PHASE-555【ネトゲの粘着はある種ホラー】
「本当にごめんなさい」
色々と申し訳なかったし、不憫から謝罪をしてしまう。
「まあいい……。ゆっくりは出来た。我はこれより地に潜り長に協力し浄化を行う」
「直ぐに実行してもらってありがとう」
「それが我らの使命でもある。では勇者よ、残りの二龍の救出を頼むぞ」
落ち込んでいたけど、聖龍らしく凛とした言い方だった。
「それとこれを託そう。長も託したのならば、我もしないとな」
言えば、角の先端が欠け落ちる。
欠けた角は少しずつ形を変えていきながら俺の方へとゆっくりと落下してくる。
水をすくうように両手を出せば、その手に欠片が収まる。
手を見れば、乳白色の角の欠片は、曲玉にそっくりな形状をしていた。中央に紐を通せる穴もある。
「我が角の一部を与える。それを持っていれば、あらゆる毒の攻撃から身を防いでくれる」
「ありがとう」
「それだけではない。先端で地面を擦れば――」
「ゴーレム!?」
くい気味で叫んでしまった。
「うむ、そうだ。短時間だが召喚できる。盾代わりや障害物の破壊などに活用すればいいだろう」
「本当にありがとう!」
最高だぜ! プレイギア以外からの召喚を可能にするまでになるとはね。
まあ、俺の実力ってわけじゃないけど。
「では、励めよ勇者」
言えば厩の床へと体を沈めていき、俺たちの前から完全に去っていった地龍。
別れは簡素なものだった。本来ならこの地の権力者やリズベッド達が見送ることが相応しい存在なのに。
簡素な別れは、地味――じゃなく、生真面目な地龍らしい。
素晴らしいアイテムまでもらえた。
地龍の角の一欠片からなる曲玉。早速、革紐を手に入れて、中央の穴に通してから首にかける。
うむ、ファッション的にも悪くないと思う。ファッションセンスが微塵もない俺の感想だけど。
「良い物を授かったな」
「これで更に俺は強くなる。もちろん物の力に頼って強くなるって事じゃないから」
後半の発言を加えておかないと、自分の力で強くなれとベルに怒られそうだからな。その前に言っておくのが吉だ。
テッテレー♪
おっと、強くなる発言からのレベルアップ音。
やはり一段落するとレベルアップの通知が来るみたいだな。
――どれどれとディスプレイの数値を見れば、
「ほほう」
現在のレベル41から大幅アップの52だ。
11もアップした。
80を超えるレベルのデスベアラーと渡り合い、そして勝利。
地龍を救い出すために新たな技である烈火を習得。
俺の評価から算出されるというレベル表記としては、今回はかなりの評価を得たと考えていいだろう。

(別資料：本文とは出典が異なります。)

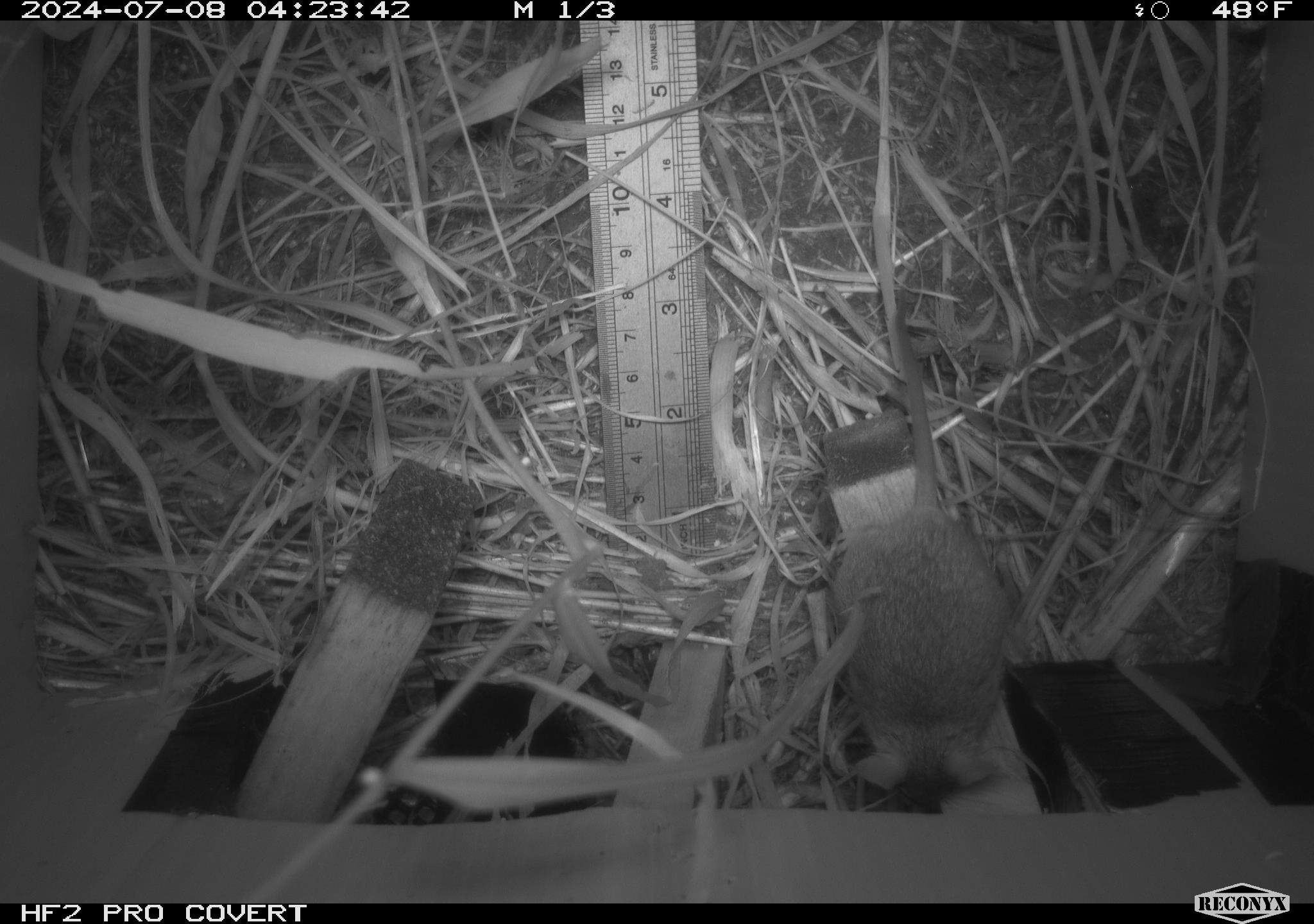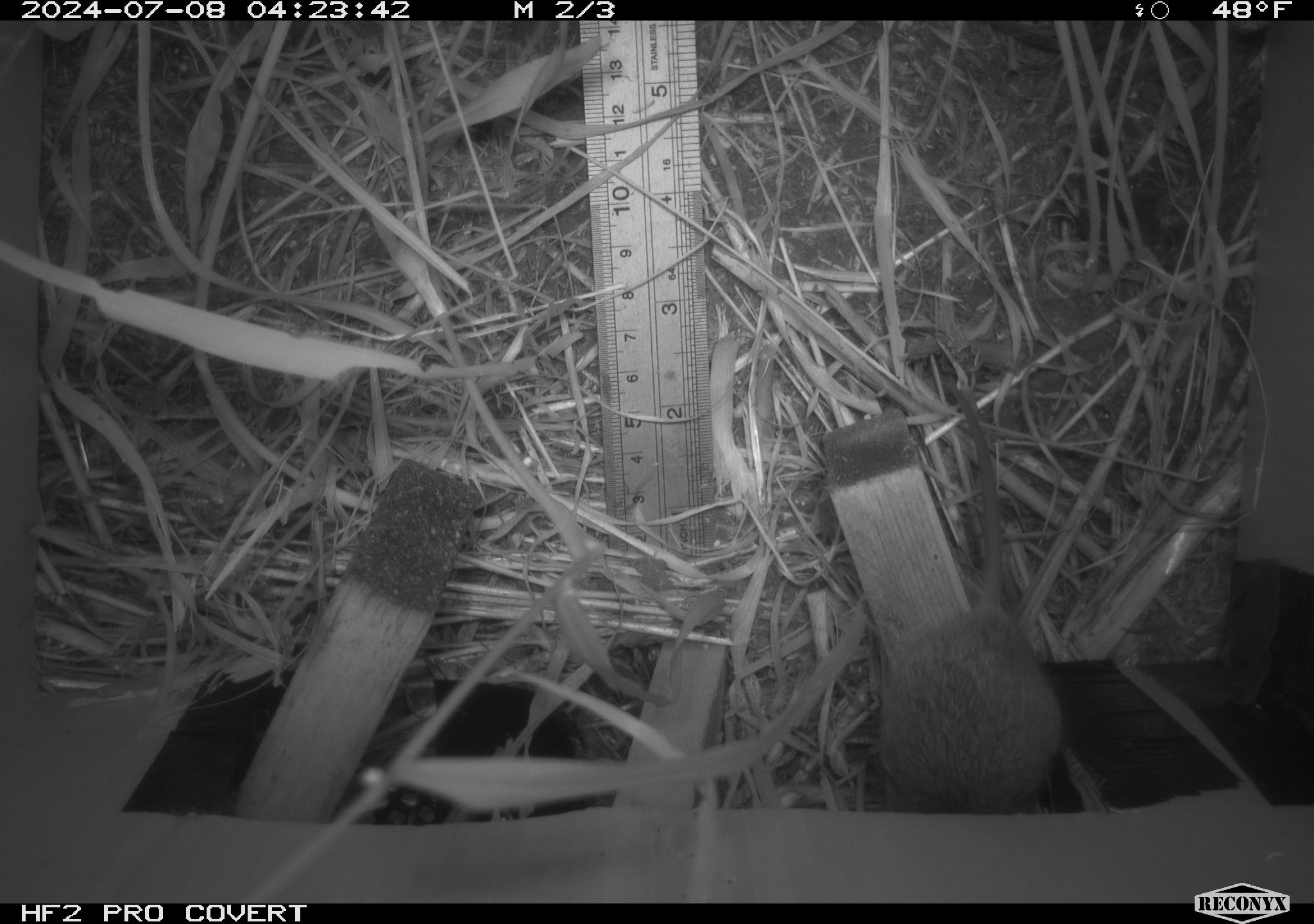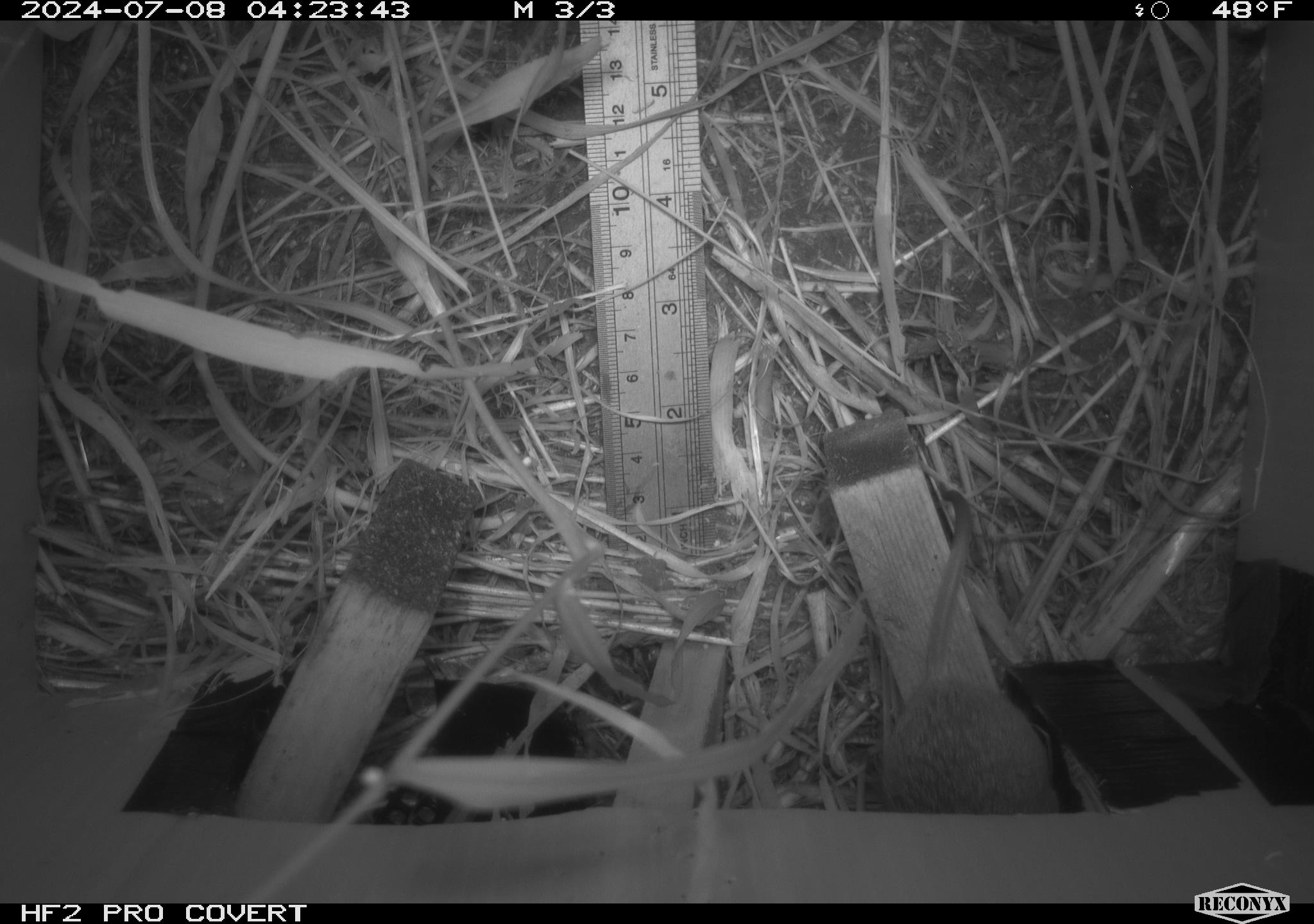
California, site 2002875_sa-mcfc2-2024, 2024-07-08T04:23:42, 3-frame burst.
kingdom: Animalia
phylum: Chordata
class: Mammalia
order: Rodentia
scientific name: Rodentia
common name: rodent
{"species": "rodent (Rodentia)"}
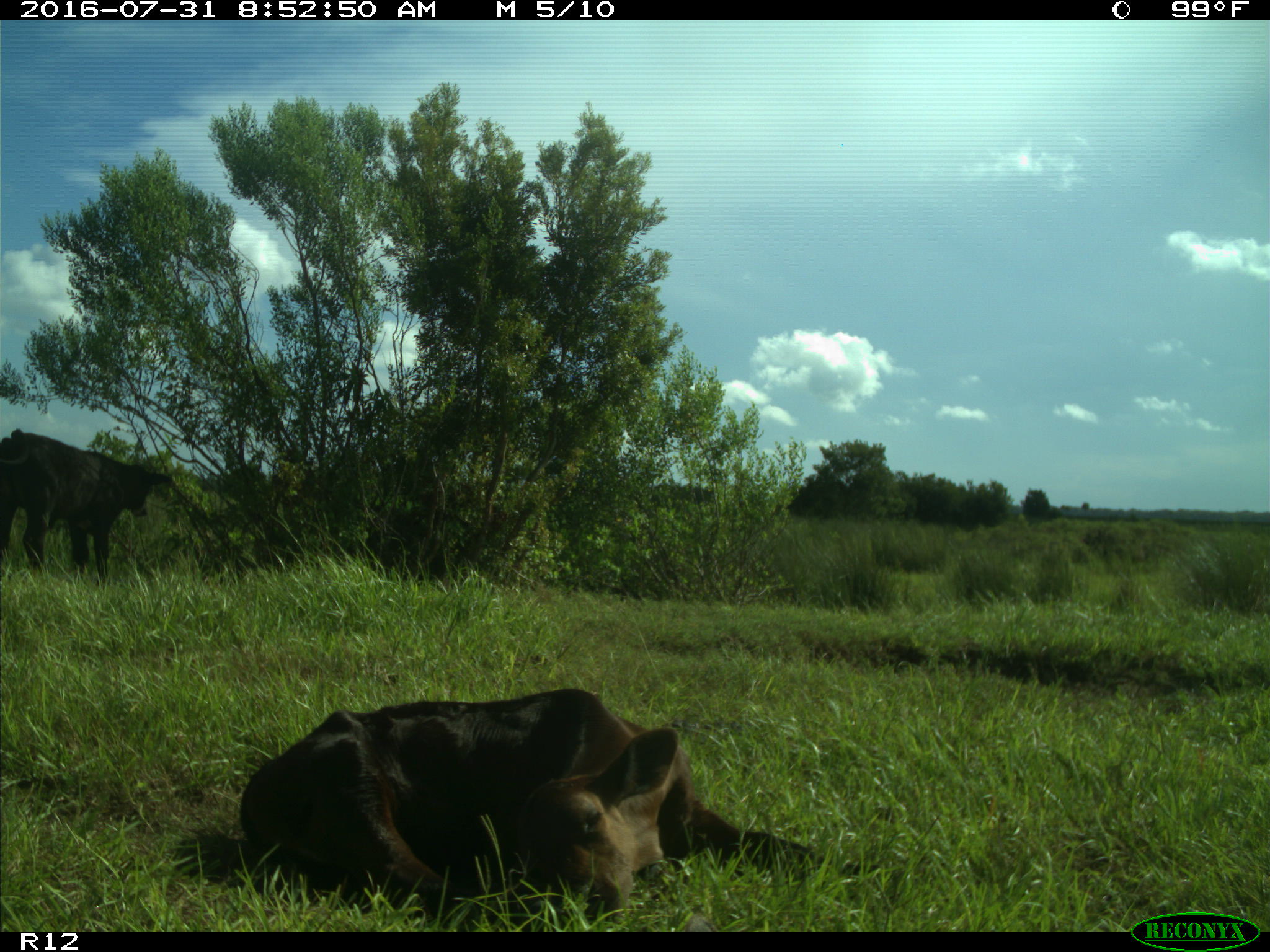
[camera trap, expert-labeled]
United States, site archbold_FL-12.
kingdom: Animalia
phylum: Chordata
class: Mammalia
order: Artiodactyla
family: Bovidae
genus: Bos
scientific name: Bos taurus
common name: domestic cow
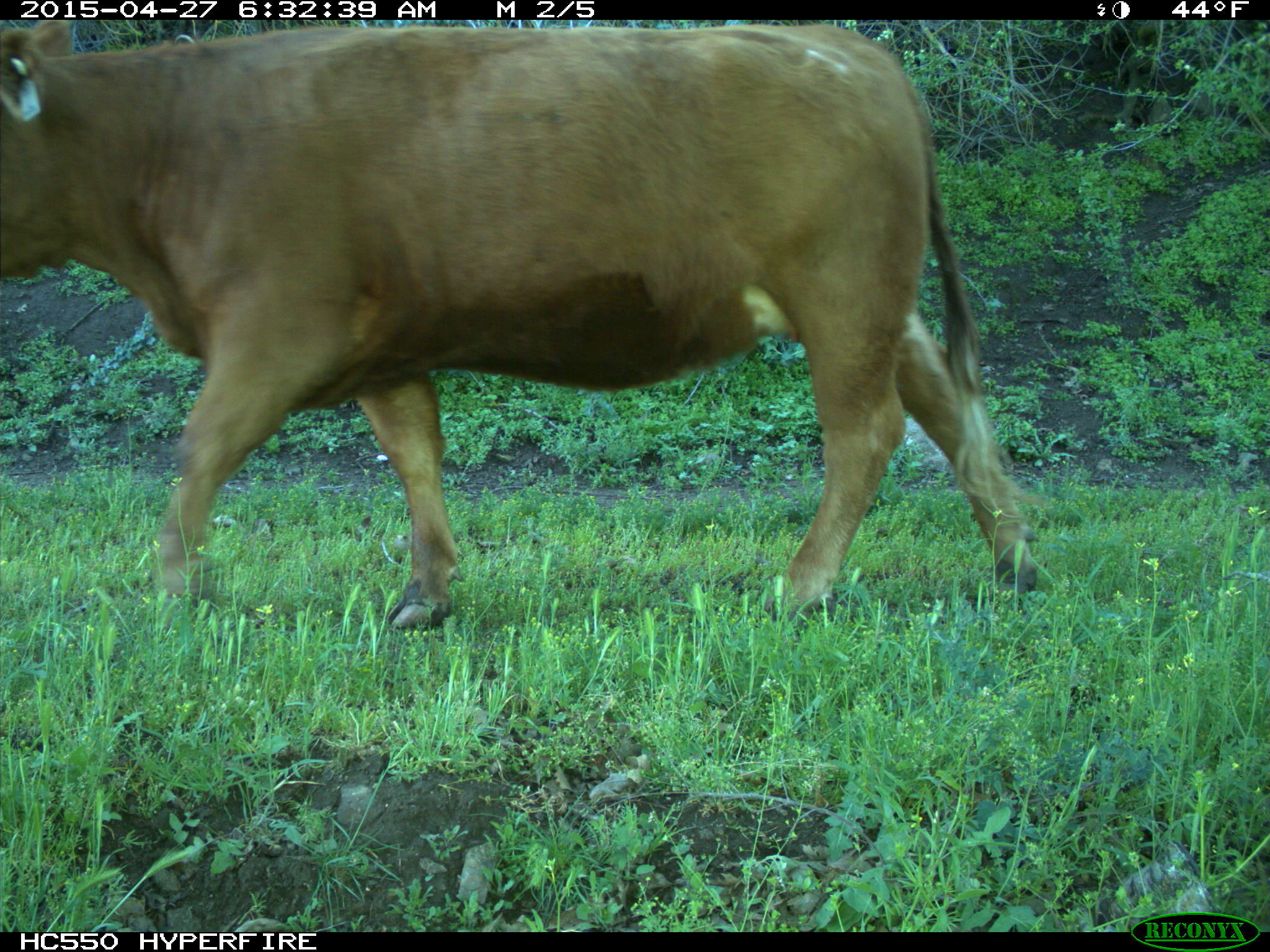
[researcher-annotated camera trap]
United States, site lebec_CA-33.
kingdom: Animalia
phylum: Chordata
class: Mammalia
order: Artiodactyla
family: Bovidae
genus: Bos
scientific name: Bos taurus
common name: domestic cow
Bos taurus (domestic cow).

欲を言えば、強敵相手に活躍したんだからもっと上がってもいいとは思うんだけどな。
正直レベルアップ音が聞こえた時、内心では60を超えていた。
苦言をセラに送ったところでレベルが上がる訳じゃないし……な…………。
――……地龍を忘れていたのもあれだが、そういえば最近、あの死神とやりとりをしてないな……。
あいつ結構かまってちゃんだし、なんかヤンデレ系の死神でもある。
コンスタントに連絡を入れないと、いずれ凄い粘着したメールが来るんじゃないだろうか。
――……俺はそっとプレイギアをポーチにしまう。
結局メールを送ったとしても、そこから粘着してきそうな気がするからだ。
相手は美人の死神だってのに、この思考。
童貞のくせに達観した対応が出来るのは素晴らしい。
ボイスチャット入れてる女性がセッション内に現れて、舞い上がって
決して、鬱陶しいというのを通り越して、セラとのやり取りが怖いからって事ではない。
「よし! 早いところ次の目的地を目指そうぜ!」
「やる気は十分でいい事だが、ゆっくりと過ごすことも大事だ。そもそもお前が言ったことだ」
だな! ベルはガルム氏の子供たちと戯れたいだけだろうけど。
「ところでトール。マンティコアに名前はつけないのか?」
確かにマンティコアとばかり呼ぶのはよくないな。
ふむん――――。
「じゃあ――チコで」
「チコか。愛らしいこの子にぴったりの名だな」
単純に実家で飼ってる長毛の雑種猫からきているんだけども。それよりも、愛らしいとはいったい。
象くらいある大型の猫科の合成獣を愛らしいと発言する強者の思考は、俺には理解できないよ。
「チコ」
「に゛ぁぁぁぁぁぁぁあ」
だみ声の返事がしっかりと返ってくるあたり、俺とベルの会話をちゃんと聞いていたようだな。
甘えてくる時は甘えてくるけど、寝たい時は体を起こさないで返事をする様は、本当に猫みたいだな。